The value of ePub3 for publishers is a reasonably competent and  consistently defined packaging and navigation structure. The rest of the specification is lost in a pointless 2007 reading device hole.

  • It would have been good if more effort had gone into testing the test cases to ensure they were all correct. However the overall quality is higher and more relevant than the notional ePub3 test books on the IDPF site. So that is a step forward.
  • It would have been good to see alignment between the publishing industry stated priority features and the point system. This would have been a significant industry building step. For example the AAP list of 10 could have been used as the primary features, and the IDPF members' idiomatic features tagged on the bottom.
  • The marking system is opaque (to be kind) to the point of uselessness. It provides no tools or intelligence on reading system usefulness or actual ePub3 specification usefulness.
  • The fact that the IDPF did make an effort on these test cases after only nearly three years probably reflects the importance of this to the publishing industry and of course the various IDPF members.
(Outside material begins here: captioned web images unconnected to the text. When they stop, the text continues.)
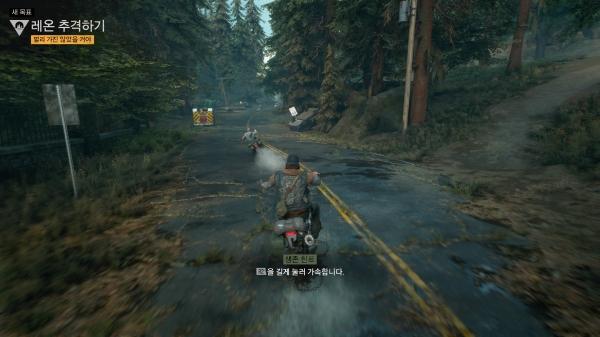 게임의 주된 이동 수단은 바이크이다.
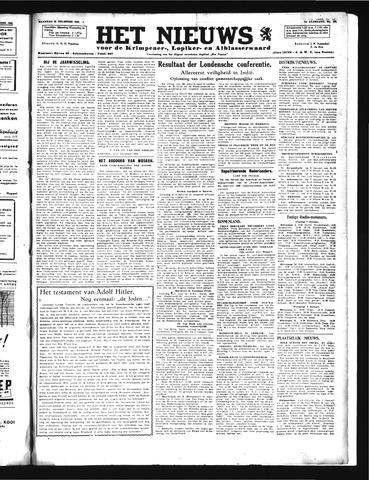 Schoonhovensche Courant 1945-12-24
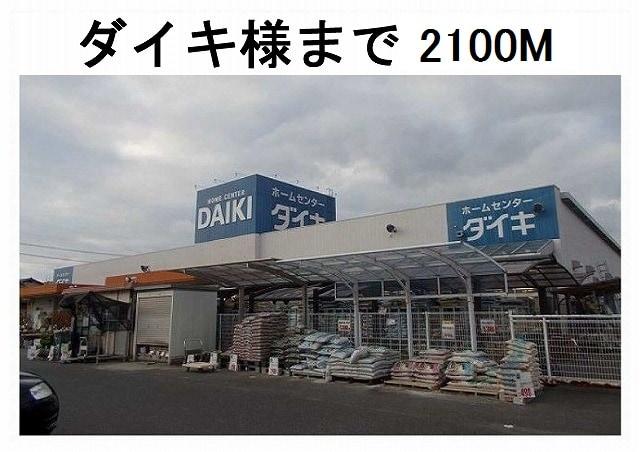 ダイキ総社西店(電気量販店/ホームセンター)まで2100m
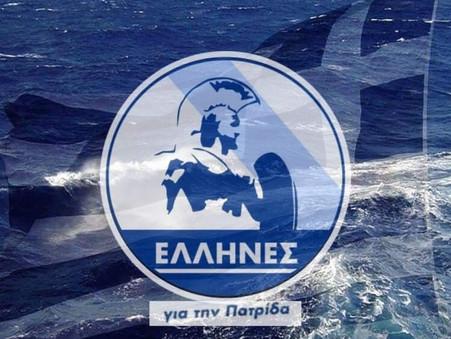 Επέκταση ΟΛΩΝ των χωρικών μας υδάτων στα 12 ναυτικά μίλια! Το Αιγαίο κλειστή ελληνική θάλασσα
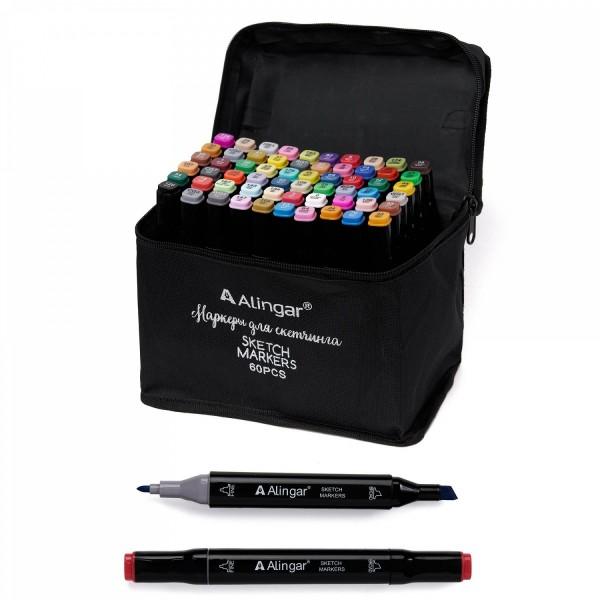 Набор маркеров для скетчинга двусторонние 60 цветов Alingar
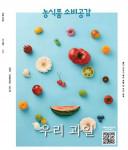 2021년 농식품소비공감 여름호(32호) 표지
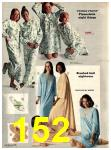 1973 Sears Fall Winter Catalog, Page 152
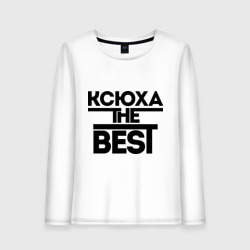 Ксюха the best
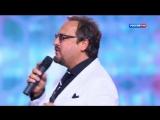 Стас Михайлов - Я буду с тобой Премьера 2014, Субботний вечер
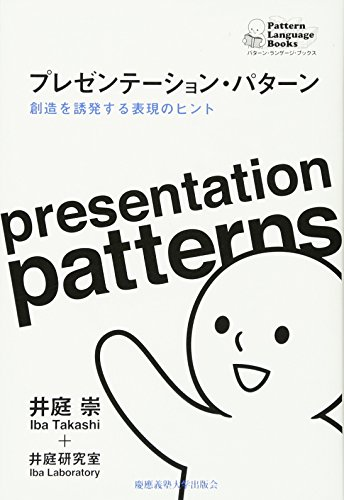 プレゼンテーション・パターン: 創造を誘発する表現のヒント (パターン・ランゲージ・ブックス)の詳細を見る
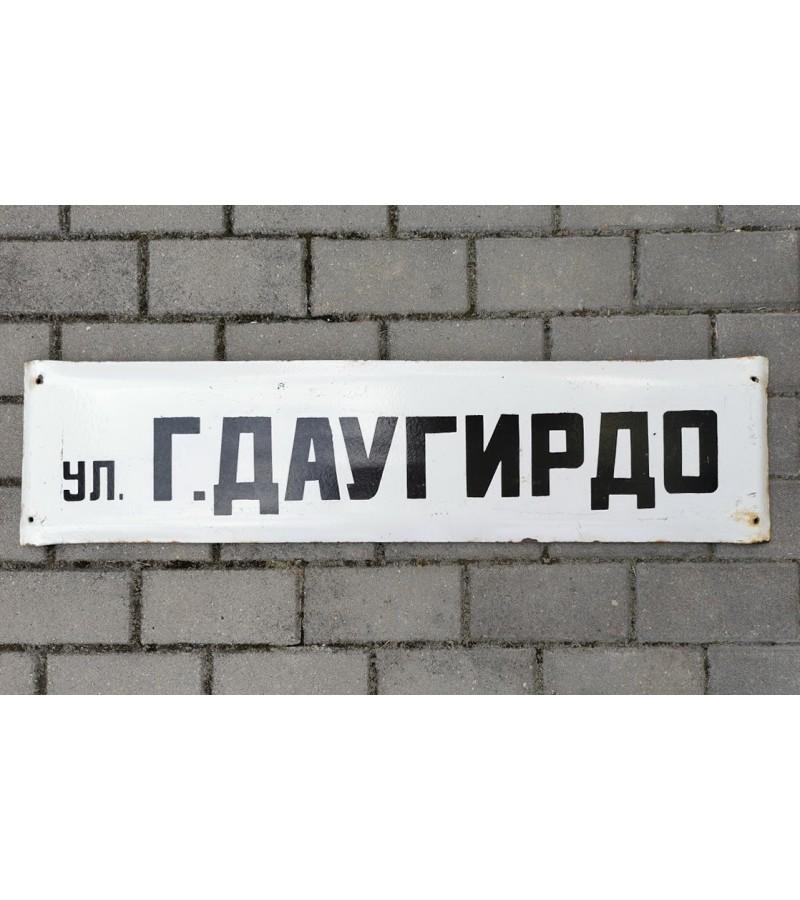 Iškaba, lentelė emaliuota, sunki - gatvės pavadinimas tarybinių laikų rusų kalba УЛ. Г ДАУГИРДО (G. DAUGIRDO G.). Kaina 28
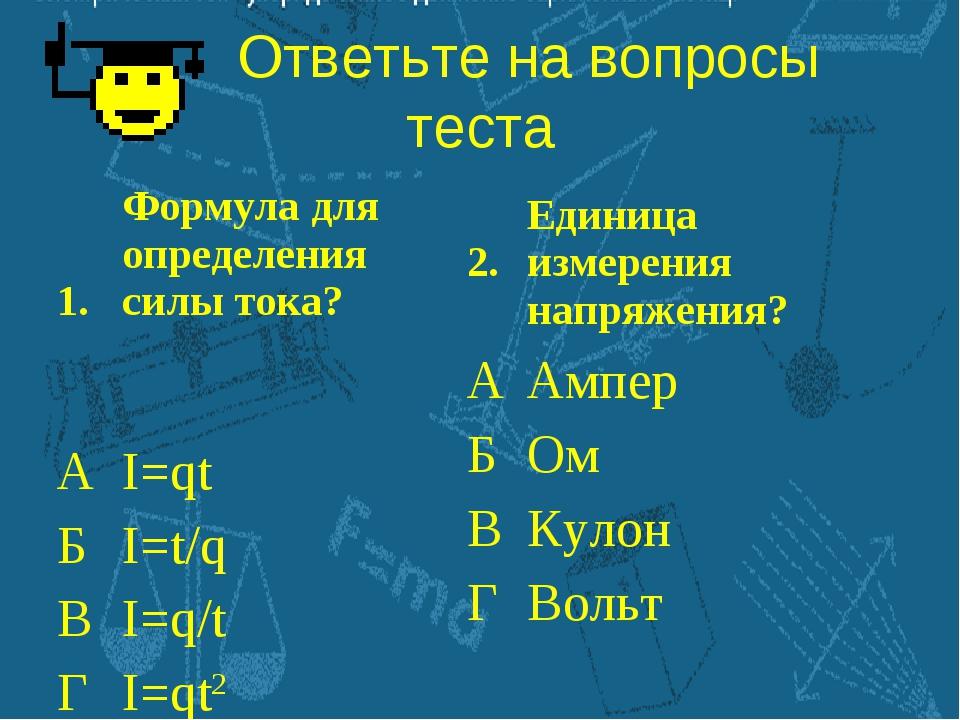 Ответьте на вопросы теста 1. Формула для определения силы тока? АI=qt БI=...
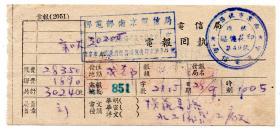 邮电和电信单据-----1952年南京电信局
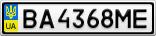 Номерной знак - BA4368ME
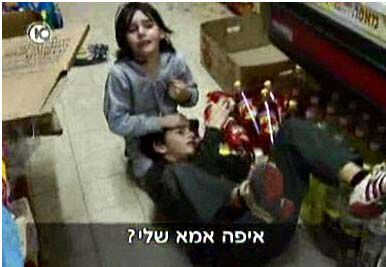 A 10-year old boy from Sderot, badly wounded by a rocket, being comforted by his 8-year old sister: 'Where�s mommy?'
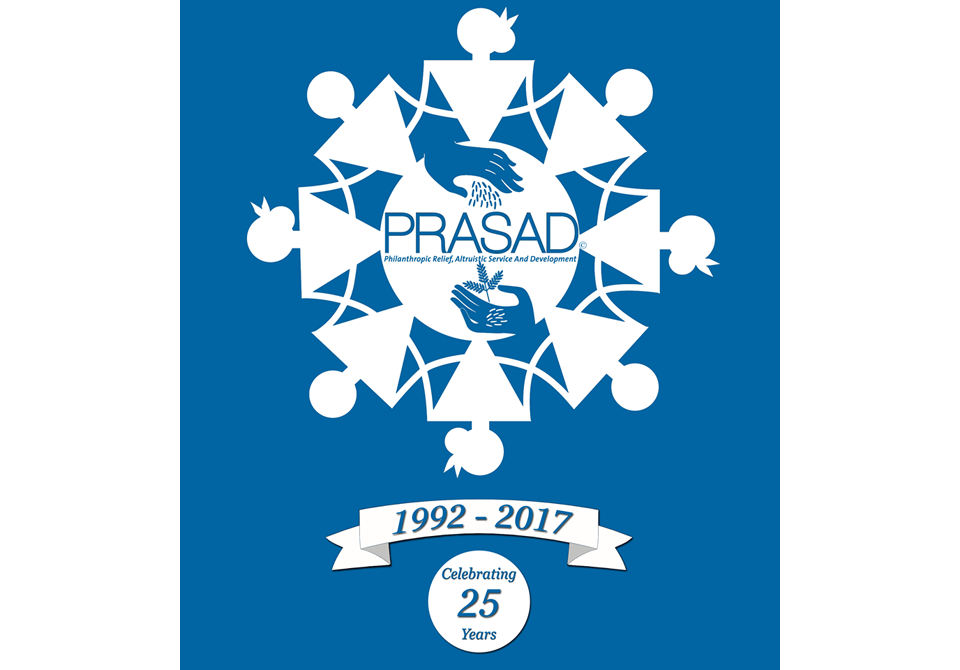 2017: The PRASAD Project Celebrates Its 25th Anniversary!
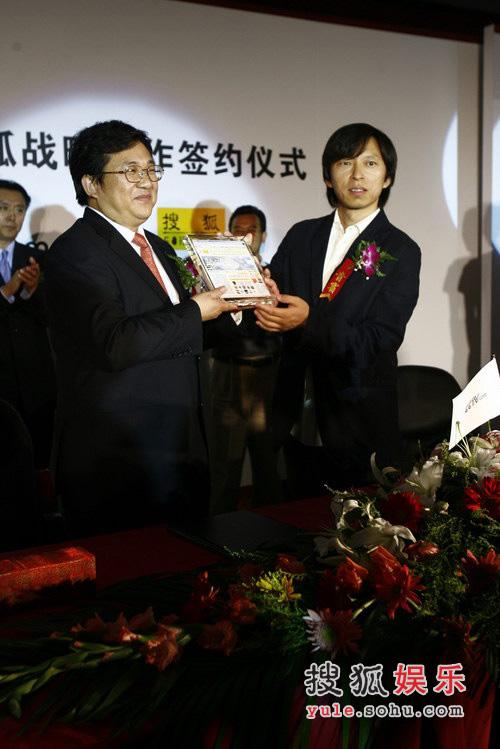 图:央视国际与搜狐签署战略合作协议现场 6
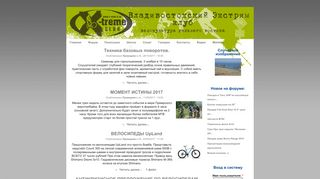 Скриншот сайта X-bicycle.Ru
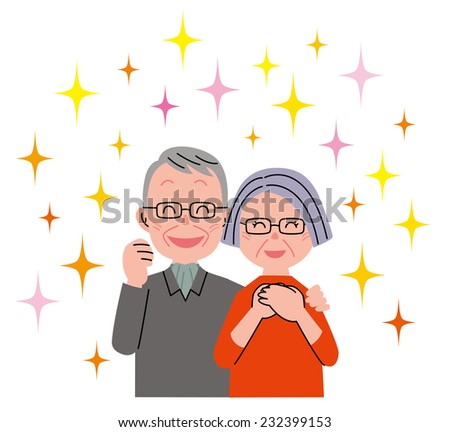 Senior Couple Happy - stock photo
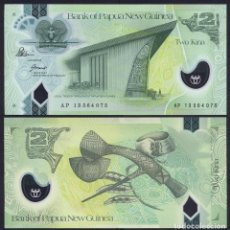 Billetes extranjeros: PAPUA NEW GUINEA (NUEVA GUINEA) - 2 KINA (POLYMERO) - SIN FECHA (2013) - S/C. Lote 92856448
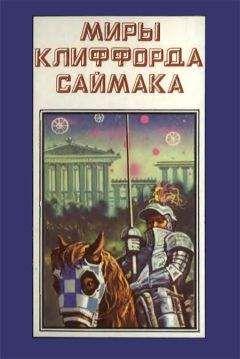 Клиффорд Саймак - Миры Клиффорда Саймака. Книга 4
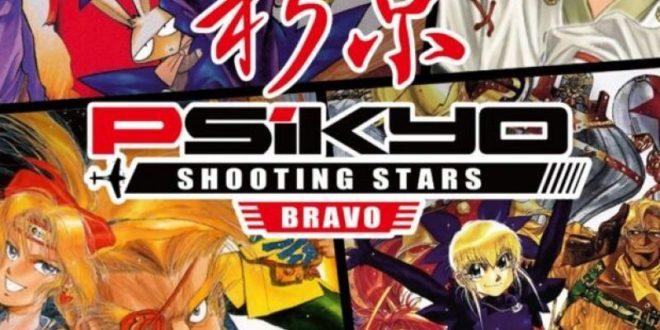 psikyo-shooting-stars-bravo-disponibile-switch-copertina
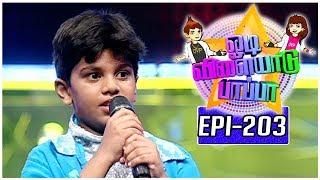 Odi Vilayadu Pappa   Season 5 - #203   Pranav - Dance Show   10/07/2017   Kalaignar TV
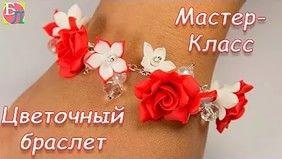 цветы из полимерной глины мк: 15 тыс. видео найдено в Яндекс.Видео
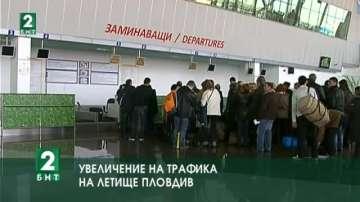 Увеличение на трафика на Летище Пловдив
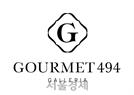 갤러리아 고메이494, '미슐랭 스타 셰프' 레스토랑 오픈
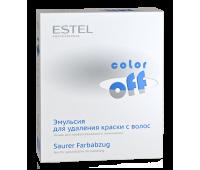 Estel Color Off - Эмульсия для удаления краски с волос, 3*120 мл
EPub3 is such an also-ran in the digital content world of 2014. Where is the credulity? Certainly not in the actions of the IDPF.

I see articles about Apps vs. e-books from time to time such as this article "Five Myths About Book Apps" by Karen Robertson. Meanwhile AZARDI in ePub3 and E0 modes can show any content in an App-like manner as it has scripting, SVG, MathML, fixed, scrolling and reflowing layout. That is because we decided to select "the" useful and sensible features from the arcane ePub3 specification, ignore the un-needed features, step around the un-wanted features and get down to business way back in 2011.

You can download the free Desktop version of AZARDI here. Take a look at some of our sample ePub3 books and E-Book Zero books to see just what can be done when you eliminate annoying print-book trim.

AZARDI ticks off the AAP priority list and of course adds real Internationalization support. We are now working on 206 languages as mentioned in the previous post. This is an exciting new dimension to accessibility that digital content delivers. Of course that means fonts are very important.

So I guess now we just have to wait for Reading systems based on the IDPF Readium API project underway and see if that makes any difference for anyone.